イキウメ『図書館的人生vol.2 盾と矛』10/24-11/03三鷹市芸術文化センター 星のホール

 前川知大さんが作・演出されるイキウメの短編集シリーズ第2弾です(⇒第1弾)。上演時間は約2時間20分。日常生活と隣り合わせのひんやりとしたSFを堪能。少々長いめでしたが、いっぱい笑えたのも楽しかった。

 星のホールの使い方にも余裕が感じられました。青山円形劇場や紀伊國屋ホールでの上演経験がある劇団ですものね。
 来年1月には「NHKシアター・コレクション'09」でも『イキウメ短篇集』が上演されます(Vol,1、Vol,2から選ばれた4篇)。

 ⇒CoRich舞台芸術!『図書館的人生vol.2 盾と矛

 短編集なのでひとつの話が終わると次の話へと場面転換をします。舞台奥のホリ幕が青一色に染まり、移動させる家具がシルエットになってかっこよかったです。※色は青じゃないこともありました。

 ここからネタバレします。

1、賽の河原で踊りまくる「亡霊」
 出演:板垣雄亮 國重直也 盛隆二 森下創 浜田信也 伊勢佳世

 鬼(板垣雄亮)の厳しい監視のもと、死者たちがやりがいのない単純作業をさせられる。
 鬼が奪衣婆(だつえばあ・伊勢佳世)に反旗を翻すのが可笑しかった。そしてそのおかげで“あがり”になり、最後に残った死者(浜田信也)が鬼になってしまうのも。

2、やさしい人の業火(ごうか)な「懐石」
 出演:古河耕史 盛隆二 岩本幸子 浜田信也 國重直也 盛隆二

 (おそらく)幼い子供を失った夫婦(盛隆二&岩本幸子)が、暴漢に襲われた見知らぬ若者(古河耕史)を自宅に招いてもてなそうとする。彼が刑期を終えて出所したばかりとは知らずに。
 さわやかな笑顔を浮かべつつ、淡々と夫婦を支配していく若者がうすら恐ろしくてかっこ良かったです。若者が去った後、妻が警察に電話をするのを止めた夫も、覚悟があっていいですね。

3、瞬きさせない宇宙の「幸福」
 出演:窪田道聡 森下創 緒方健児 岩本幸子 板垣雄亮 古河耕史

 宇宙人(板垣雄亮)がある秘密兵器をもって地球を支配しにやってきた。ソレを見ると、どんな人間も幸せな気持ちになって身動きができなくなる。

* 提供された行:
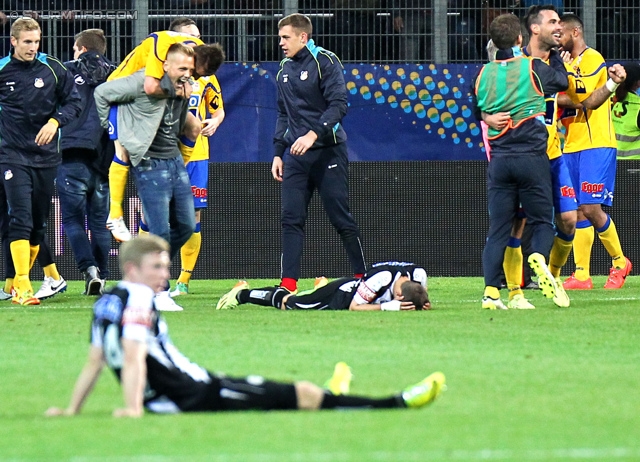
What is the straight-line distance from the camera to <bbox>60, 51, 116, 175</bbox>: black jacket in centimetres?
1248

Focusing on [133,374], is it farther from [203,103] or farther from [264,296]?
[203,103]

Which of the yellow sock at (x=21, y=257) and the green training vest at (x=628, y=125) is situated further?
the green training vest at (x=628, y=125)

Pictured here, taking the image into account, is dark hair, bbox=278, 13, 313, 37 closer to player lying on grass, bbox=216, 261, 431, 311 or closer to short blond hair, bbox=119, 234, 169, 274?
player lying on grass, bbox=216, 261, 431, 311

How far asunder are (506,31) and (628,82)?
4742 mm

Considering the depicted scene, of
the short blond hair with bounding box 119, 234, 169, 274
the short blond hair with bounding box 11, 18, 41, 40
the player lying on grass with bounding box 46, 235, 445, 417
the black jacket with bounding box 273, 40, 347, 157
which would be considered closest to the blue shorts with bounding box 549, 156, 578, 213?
the black jacket with bounding box 273, 40, 347, 157

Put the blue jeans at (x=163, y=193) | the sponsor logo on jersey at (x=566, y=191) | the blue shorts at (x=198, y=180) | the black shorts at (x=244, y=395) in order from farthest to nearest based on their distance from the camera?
the blue shorts at (x=198, y=180) → the sponsor logo on jersey at (x=566, y=191) → the blue jeans at (x=163, y=193) → the black shorts at (x=244, y=395)

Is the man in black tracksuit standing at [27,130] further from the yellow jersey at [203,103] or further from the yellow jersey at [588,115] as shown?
the yellow jersey at [588,115]

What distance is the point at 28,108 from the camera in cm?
1126

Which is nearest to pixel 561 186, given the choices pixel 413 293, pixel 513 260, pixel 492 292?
pixel 513 260

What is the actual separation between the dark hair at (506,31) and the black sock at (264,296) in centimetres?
264

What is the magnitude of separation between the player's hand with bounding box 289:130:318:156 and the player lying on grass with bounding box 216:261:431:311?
1.12 metres

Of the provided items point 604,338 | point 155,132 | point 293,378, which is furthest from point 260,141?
point 293,378

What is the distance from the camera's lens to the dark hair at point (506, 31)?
989 centimetres

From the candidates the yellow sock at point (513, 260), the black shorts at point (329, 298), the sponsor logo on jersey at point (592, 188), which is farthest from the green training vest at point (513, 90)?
the sponsor logo on jersey at point (592, 188)
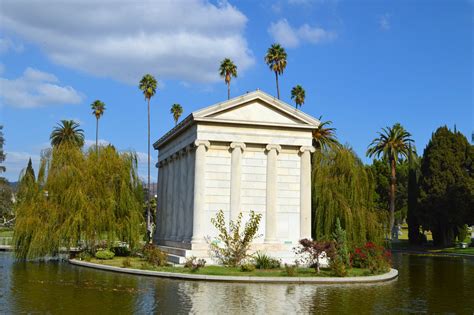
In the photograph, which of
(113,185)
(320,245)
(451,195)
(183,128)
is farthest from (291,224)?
(451,195)

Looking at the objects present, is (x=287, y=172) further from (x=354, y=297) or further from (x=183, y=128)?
(x=354, y=297)

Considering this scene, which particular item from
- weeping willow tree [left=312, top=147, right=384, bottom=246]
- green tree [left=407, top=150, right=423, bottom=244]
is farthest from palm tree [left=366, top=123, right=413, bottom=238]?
weeping willow tree [left=312, top=147, right=384, bottom=246]

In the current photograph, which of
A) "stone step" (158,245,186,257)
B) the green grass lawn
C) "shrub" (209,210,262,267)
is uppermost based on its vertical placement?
"shrub" (209,210,262,267)

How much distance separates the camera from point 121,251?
36000mm

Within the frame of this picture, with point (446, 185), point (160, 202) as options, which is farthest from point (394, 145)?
point (160, 202)

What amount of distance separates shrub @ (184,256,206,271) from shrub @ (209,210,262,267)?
202cm

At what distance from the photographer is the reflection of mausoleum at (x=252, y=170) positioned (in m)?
32.2

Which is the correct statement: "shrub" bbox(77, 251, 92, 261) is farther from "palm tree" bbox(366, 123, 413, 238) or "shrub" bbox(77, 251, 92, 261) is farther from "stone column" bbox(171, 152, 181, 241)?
"palm tree" bbox(366, 123, 413, 238)

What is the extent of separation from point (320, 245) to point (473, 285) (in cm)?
769

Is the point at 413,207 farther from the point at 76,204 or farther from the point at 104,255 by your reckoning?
the point at 76,204

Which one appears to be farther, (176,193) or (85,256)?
(176,193)

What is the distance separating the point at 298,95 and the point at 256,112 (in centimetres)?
3709

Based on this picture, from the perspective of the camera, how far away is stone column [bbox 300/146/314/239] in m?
33.3

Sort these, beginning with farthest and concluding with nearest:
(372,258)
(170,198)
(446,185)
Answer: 1. (446,185)
2. (170,198)
3. (372,258)
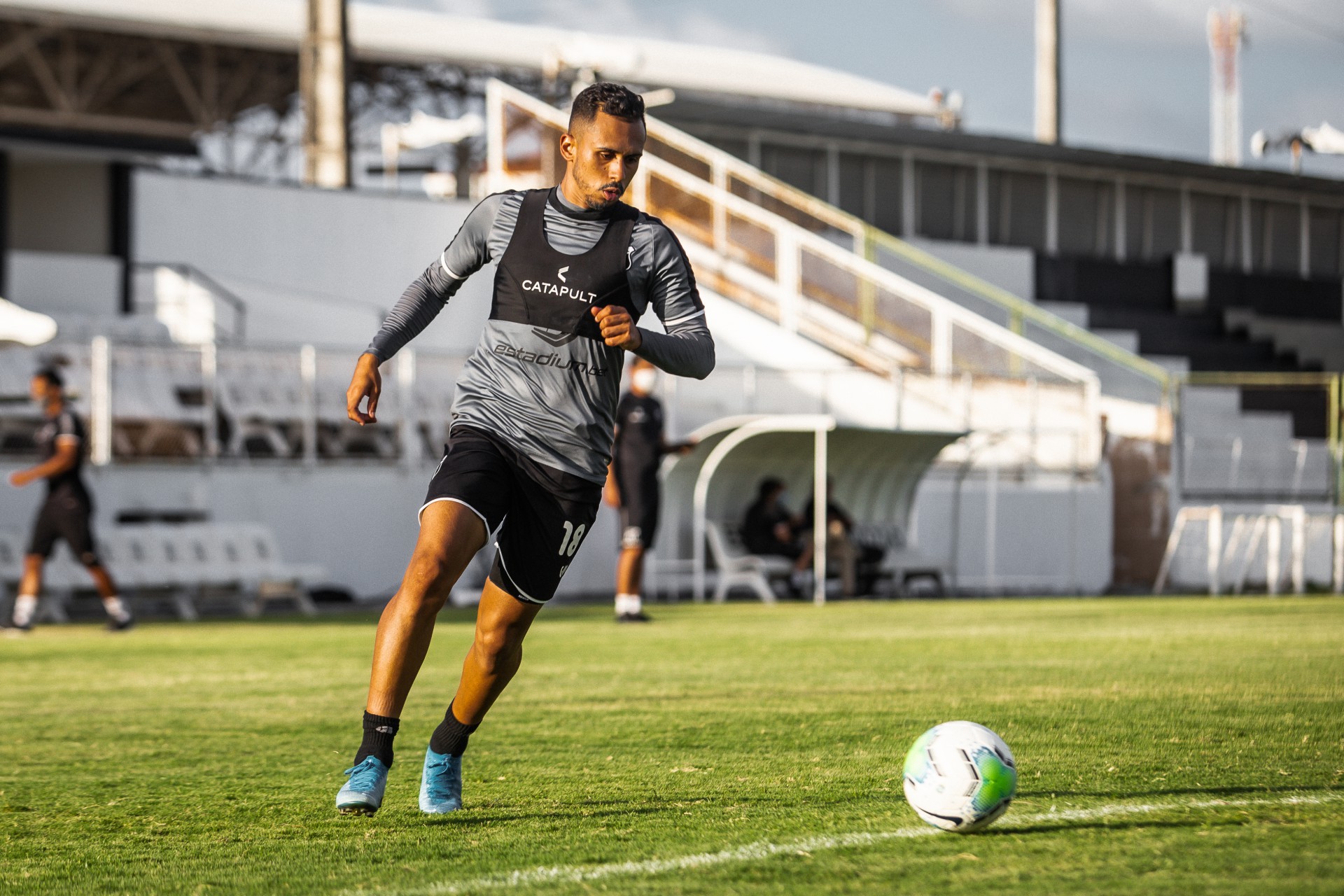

* 課題一覧:
**a.** 文書本文によると、この公演ではひとつの話が終わるたびに次の話へ場面転換が行われます。その理由として本文が挙げている点を説明してください。
**b.** 次の(i)～(iii)の記述が文書本文と一致するかどうかを、それぞれ「はい」か「いいえ」で答えてください。判断の根拠となる本文の語句もそのまま引用してください。
(i) 上演時間は約2時間20分である。
(ii) 来年1月の「NHKシアター・コレクション'09」では、Vol,1とVol,2から選ばれた6篇が上演される。
(iii) 「亡霊」では、最後に残った死者が鬼になる。
**c.** 文書本文のうち、「鬼が奪衣婆(だつえばあ・伊勢」から「出所したばかりとは知らずに。」までの部分を一字一句違えずに書き写してください。

* 解答:
**a.** この公演が短編集であるためです。本文には「短編集なのでひとつの話が終わると次の話へと場面転換をします」とあります。

**b.**
(i) はい。「上演時間は約2時間20分。」
(ii) いいえ。「Vol,1、Vol,2から選ばれた4篇」
(iii) はい。「最後に残った死者(浜田信也)が鬼になってしまうのも。」

**c.**
鬼が奪衣婆(だつえばあ・伊勢佳世)に反旗を翻すのが可笑しかった。そしてそのおかげで“あがり”になり、最後に残った死者(浜田信也)が鬼になってしまうのも。

2、やさしい人の業火(ごうか)な「懐石」
 出演:古河耕史 盛隆二 岩本幸子 浜田信也 國重直也 盛隆二

 (おそらく)幼い子供を失った夫婦(盛隆二&岩本幸子)が、暴漢に襲われた見知らぬ若者(古河耕史)を自宅に招いてもてなそうとする。彼が刑期を終えて出所したばかりとは知らずに。